Single-use technology is a good option for new and existing processes. There may be more to evaluate for existing processes because is it already operational. Consider that single-use technology shortens the turnaround time thereby, effectively, increasing equipment utilization. The industry remains very competitive and saving time had direct benefit to the bottom line. Also consider the amount of time and, if nothing else, the water associated with cleaning a fermentor between runs. Water is a valuable resource with daily headlines trumpeting its scarcity. Consider, too, footprint…and not just the footprint at the fermentor. Single-use fermentors do no rely on piping skid adjacent to the vessel; nor do they require clean or plant steam sources.
We are looking to manufacture a few different products mammalian and microbial in the same location. We have looked at a few of the flexible facility models for mammalian cell culture. Do you believe that a similar approach using single-use in microbial fermentation and single-use for mammalian would be effective? If so, are there any aspects of planning that you would recommend considering?
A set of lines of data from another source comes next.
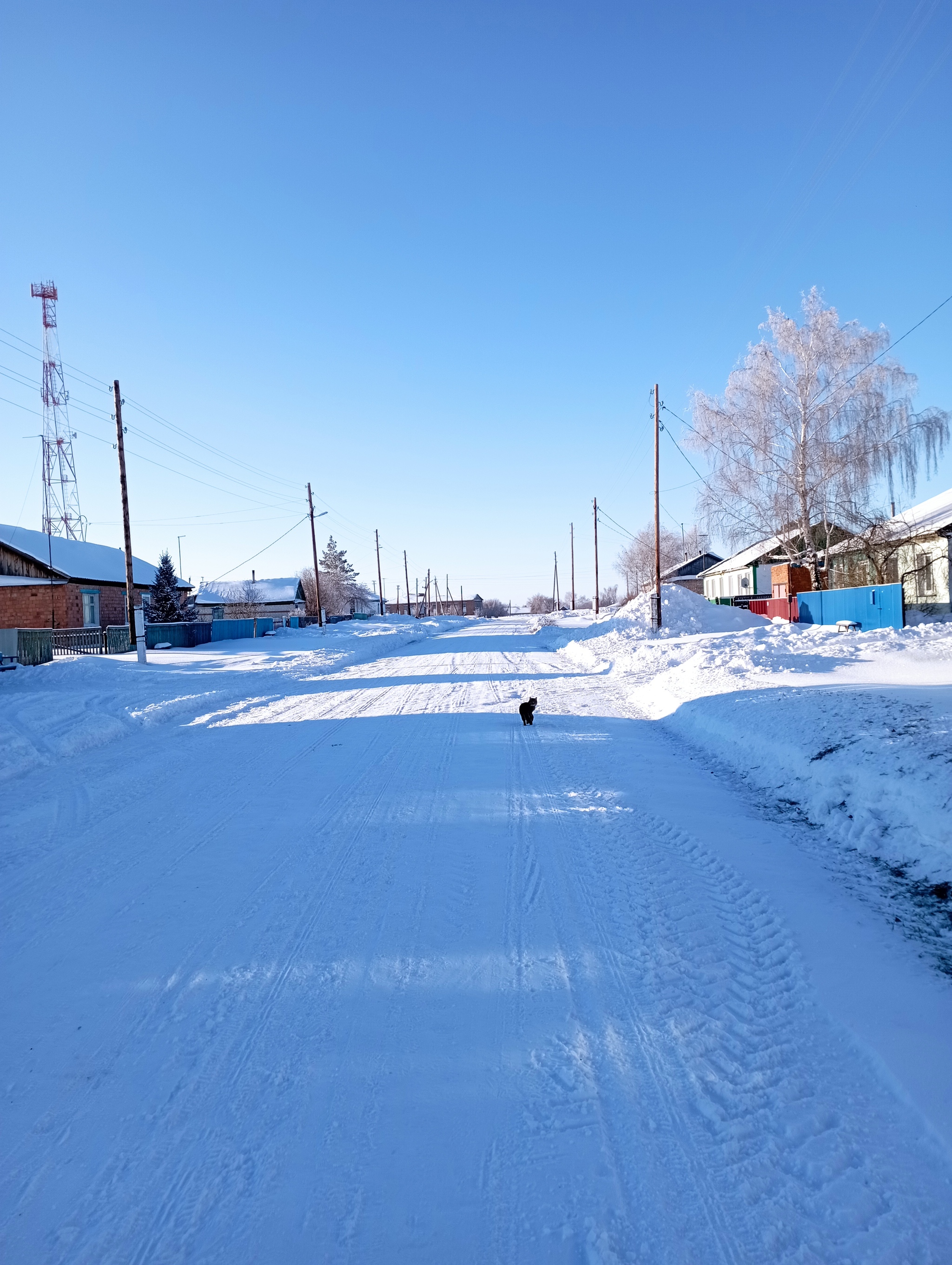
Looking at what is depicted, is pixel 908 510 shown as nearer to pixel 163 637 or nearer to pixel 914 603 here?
pixel 914 603

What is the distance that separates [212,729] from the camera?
11609 mm

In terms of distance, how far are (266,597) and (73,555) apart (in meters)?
34.8

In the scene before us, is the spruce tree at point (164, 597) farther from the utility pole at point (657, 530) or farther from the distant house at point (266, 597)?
the utility pole at point (657, 530)

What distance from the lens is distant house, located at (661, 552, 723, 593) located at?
65.1 metres

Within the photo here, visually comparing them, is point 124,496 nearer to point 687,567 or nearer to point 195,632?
point 195,632

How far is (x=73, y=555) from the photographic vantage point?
3747cm

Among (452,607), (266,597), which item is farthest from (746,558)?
(452,607)

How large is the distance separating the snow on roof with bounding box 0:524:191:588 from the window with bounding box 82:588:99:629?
688 millimetres

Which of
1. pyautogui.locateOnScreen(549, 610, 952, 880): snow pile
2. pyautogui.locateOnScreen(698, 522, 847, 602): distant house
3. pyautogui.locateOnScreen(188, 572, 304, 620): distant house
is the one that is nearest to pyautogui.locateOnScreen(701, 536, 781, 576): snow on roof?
pyautogui.locateOnScreen(698, 522, 847, 602): distant house

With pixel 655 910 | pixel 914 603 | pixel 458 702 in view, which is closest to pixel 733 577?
pixel 914 603

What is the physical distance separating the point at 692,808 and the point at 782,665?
28.6 feet

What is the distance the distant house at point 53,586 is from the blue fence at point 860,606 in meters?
27.9

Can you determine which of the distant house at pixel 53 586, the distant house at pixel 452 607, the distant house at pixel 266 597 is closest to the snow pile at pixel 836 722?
the distant house at pixel 53 586

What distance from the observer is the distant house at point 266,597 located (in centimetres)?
7006
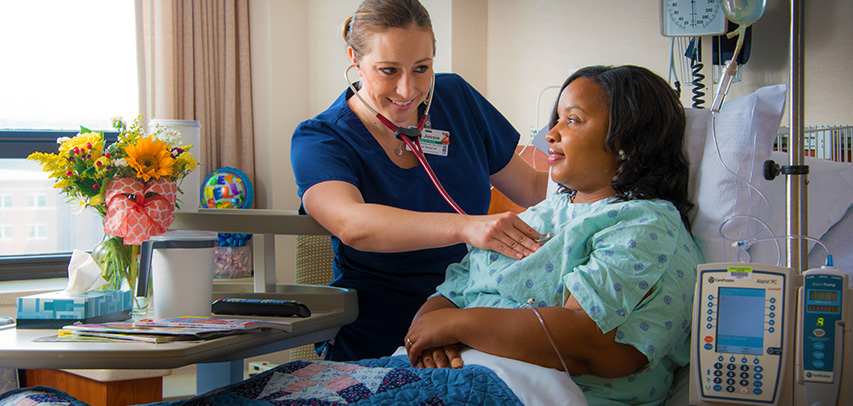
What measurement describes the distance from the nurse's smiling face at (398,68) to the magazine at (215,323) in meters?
0.58

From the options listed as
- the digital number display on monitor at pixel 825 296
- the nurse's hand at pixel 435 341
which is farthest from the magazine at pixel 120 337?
the digital number display on monitor at pixel 825 296

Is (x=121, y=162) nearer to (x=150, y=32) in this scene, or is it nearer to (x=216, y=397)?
(x=216, y=397)

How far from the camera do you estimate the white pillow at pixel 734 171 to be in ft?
4.07

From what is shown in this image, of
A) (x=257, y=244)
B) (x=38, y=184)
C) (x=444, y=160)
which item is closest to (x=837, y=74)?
(x=444, y=160)

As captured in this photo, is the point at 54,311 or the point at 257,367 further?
the point at 257,367

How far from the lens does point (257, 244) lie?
59.4 inches

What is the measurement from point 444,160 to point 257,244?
19.1 inches

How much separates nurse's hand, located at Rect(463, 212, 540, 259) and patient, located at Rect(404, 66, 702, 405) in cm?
2

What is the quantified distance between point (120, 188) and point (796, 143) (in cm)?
122

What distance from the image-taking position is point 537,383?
1.02 meters

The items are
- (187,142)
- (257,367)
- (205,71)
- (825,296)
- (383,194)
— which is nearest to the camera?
(825,296)

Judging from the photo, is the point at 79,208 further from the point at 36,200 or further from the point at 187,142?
the point at 36,200

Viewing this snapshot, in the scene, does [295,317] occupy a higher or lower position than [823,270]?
lower

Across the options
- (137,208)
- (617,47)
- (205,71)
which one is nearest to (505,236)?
(137,208)
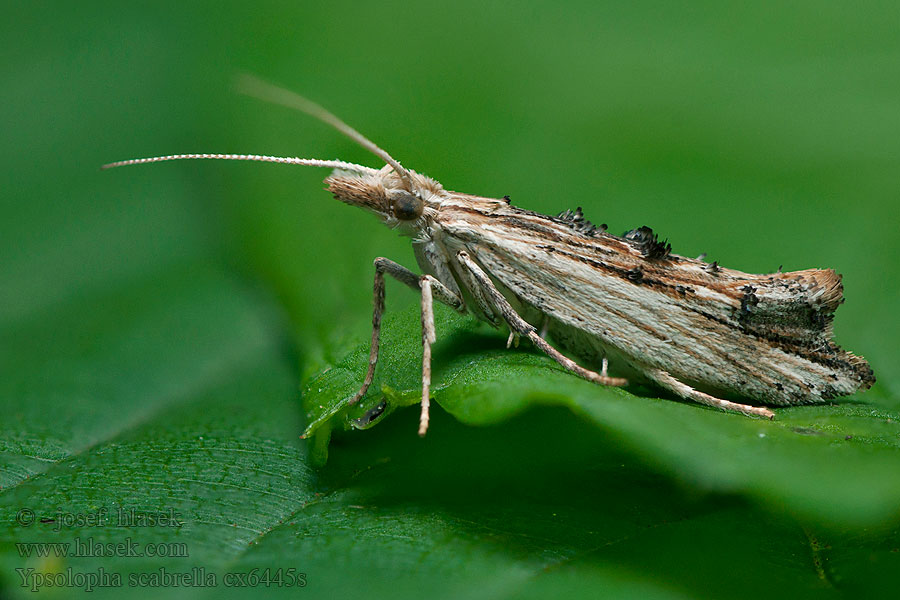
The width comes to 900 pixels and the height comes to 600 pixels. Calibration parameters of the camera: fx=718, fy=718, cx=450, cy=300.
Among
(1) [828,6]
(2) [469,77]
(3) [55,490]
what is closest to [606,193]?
(2) [469,77]

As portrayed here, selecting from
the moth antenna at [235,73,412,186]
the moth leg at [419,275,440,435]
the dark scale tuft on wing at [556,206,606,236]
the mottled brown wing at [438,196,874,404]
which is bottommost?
the moth leg at [419,275,440,435]

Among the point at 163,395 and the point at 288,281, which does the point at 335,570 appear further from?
the point at 288,281

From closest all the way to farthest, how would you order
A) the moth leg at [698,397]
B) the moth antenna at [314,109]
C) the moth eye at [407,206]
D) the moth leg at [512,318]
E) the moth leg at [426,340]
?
the moth leg at [426,340] → the moth leg at [698,397] → the moth leg at [512,318] → the moth antenna at [314,109] → the moth eye at [407,206]

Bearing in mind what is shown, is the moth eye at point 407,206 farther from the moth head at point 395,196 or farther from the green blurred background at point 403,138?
the green blurred background at point 403,138

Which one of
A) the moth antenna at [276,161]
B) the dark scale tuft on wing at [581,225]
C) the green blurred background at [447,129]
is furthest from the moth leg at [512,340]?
the moth antenna at [276,161]

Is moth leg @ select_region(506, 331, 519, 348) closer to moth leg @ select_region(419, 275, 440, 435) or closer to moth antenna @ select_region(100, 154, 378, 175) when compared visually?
moth leg @ select_region(419, 275, 440, 435)

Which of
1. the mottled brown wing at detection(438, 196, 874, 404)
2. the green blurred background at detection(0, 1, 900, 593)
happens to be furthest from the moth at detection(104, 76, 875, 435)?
the green blurred background at detection(0, 1, 900, 593)

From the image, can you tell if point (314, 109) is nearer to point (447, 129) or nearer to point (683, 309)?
point (447, 129)
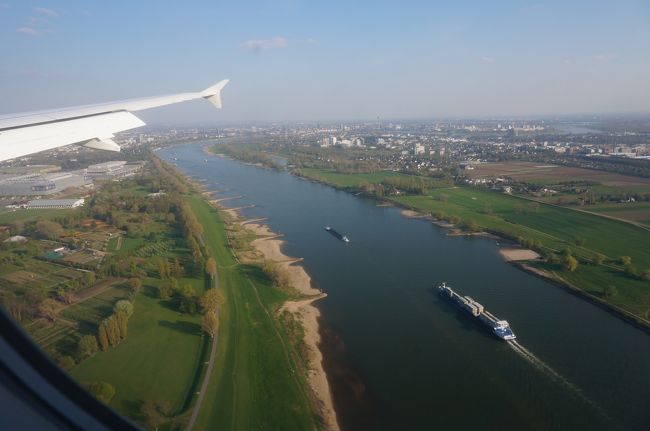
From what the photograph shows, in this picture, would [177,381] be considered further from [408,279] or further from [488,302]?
[488,302]

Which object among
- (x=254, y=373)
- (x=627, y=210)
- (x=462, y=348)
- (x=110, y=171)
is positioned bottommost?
(x=462, y=348)

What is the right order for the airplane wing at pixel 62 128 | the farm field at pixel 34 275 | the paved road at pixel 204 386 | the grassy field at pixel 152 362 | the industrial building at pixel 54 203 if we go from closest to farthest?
the airplane wing at pixel 62 128 < the paved road at pixel 204 386 < the grassy field at pixel 152 362 < the farm field at pixel 34 275 < the industrial building at pixel 54 203

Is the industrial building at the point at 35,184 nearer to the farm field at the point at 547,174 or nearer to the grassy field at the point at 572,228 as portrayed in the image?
the grassy field at the point at 572,228

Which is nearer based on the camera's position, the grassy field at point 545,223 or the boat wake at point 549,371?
the boat wake at point 549,371

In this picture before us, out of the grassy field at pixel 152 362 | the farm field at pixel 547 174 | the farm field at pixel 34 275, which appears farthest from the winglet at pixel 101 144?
the farm field at pixel 547 174

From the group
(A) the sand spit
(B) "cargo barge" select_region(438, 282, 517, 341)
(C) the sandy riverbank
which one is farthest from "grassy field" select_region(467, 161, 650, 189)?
(C) the sandy riverbank

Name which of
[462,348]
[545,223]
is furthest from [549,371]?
[545,223]

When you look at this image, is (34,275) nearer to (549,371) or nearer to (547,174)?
(549,371)
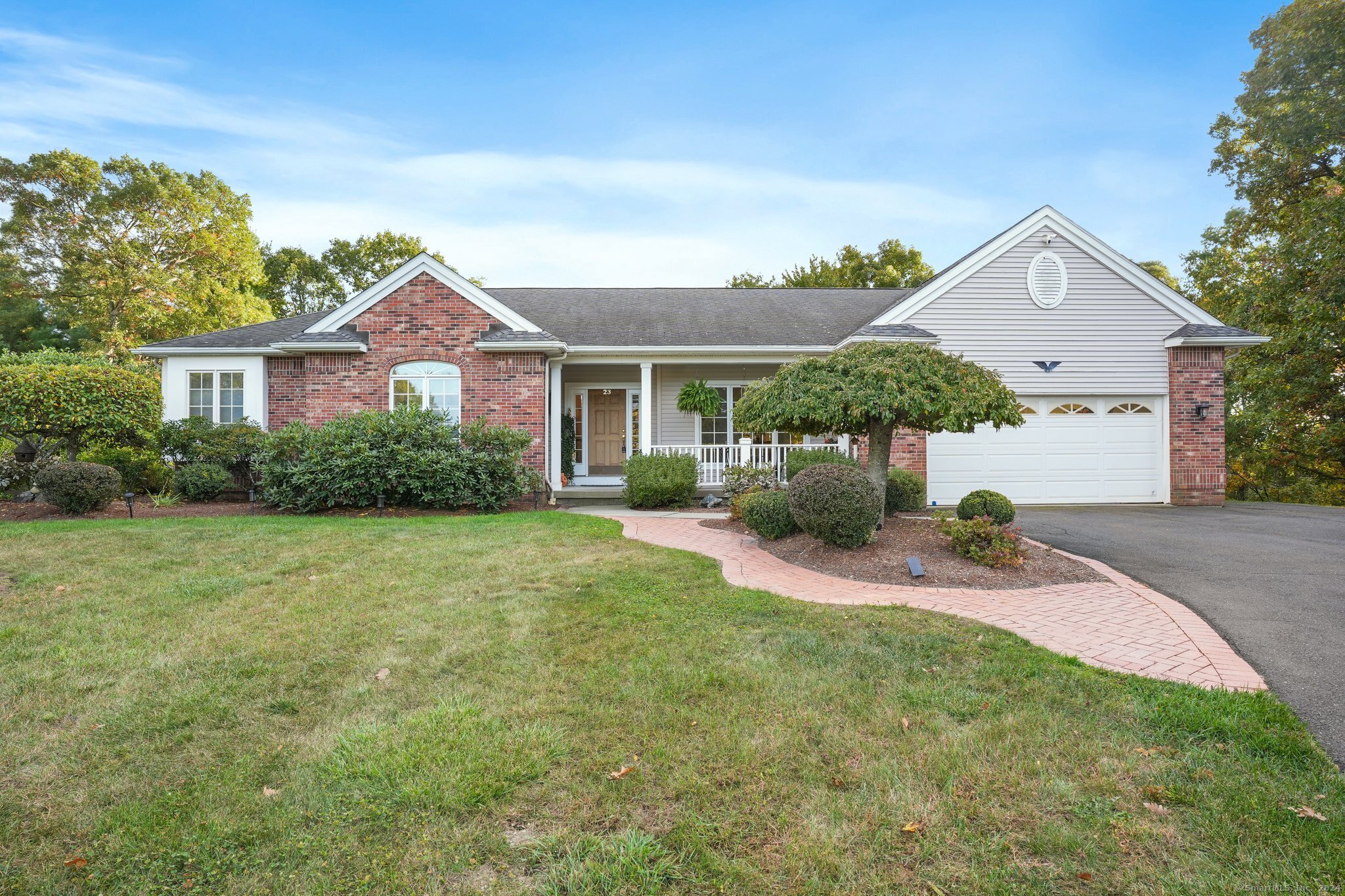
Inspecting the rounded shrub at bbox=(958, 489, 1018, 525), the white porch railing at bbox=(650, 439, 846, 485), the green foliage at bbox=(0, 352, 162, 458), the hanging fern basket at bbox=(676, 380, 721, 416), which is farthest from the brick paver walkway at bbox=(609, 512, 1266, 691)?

Very definitely…the flexibility imparted to fermentation, like in cell culture, is analogous. If I interpret your question further, might I also say that dual-purpose systems, systems capable of either cell culture or fermentation by switching reactor bags and some accessories are available. This type of dual-purpose product provides another level of flexibility, especially for development and pilot operations. With respect to implementing a flexible manufacturing environment, a comprehensive approach to the owner’s business is recommended, if not required. Single-use technology provides a catalyst for implementing changes necessary to be competitive today and into the future where biologics production is concerned. Single-use technology suppliers, especially for the unit operations become a much deeper “partner” in the business. The more information that can be shared, the better the supplier is able to support business continuity, for things like facility layout/design, operational efficiency, supply chain integration, just-in-time materials delivery and many more. As mentioned in an earlier topic response, footprint, utility requirement and water consumption all change for the better. Personnel skills and training may need augmentation. The technology really provides an excellent opportunity to align a manufacturing entity with specifics of today’s biomolecule while equipping them with ability to handle the changes so often associated with our industry.
Is there technology to support a fully single-use system for microbial fermentation? I mean are there any parts that still need to be cleaned and validated?
With respect to the process contacting parts, which is the bioreactor/fermentor bag, there is nothing to clean as nothing gets reused from that assembly. This is one of the main benefits of single-use bioprocess technology as a whole. And, specifically, for fermentation, single-use technology eliminates cross-contamination previously associated with O-rings, gaskets, diaphragms and mechanical seals. The process piping from the stainless steel equivalent has been replaced by elastomeric tubing. No cleaning necessary, just discard similar to other process waste.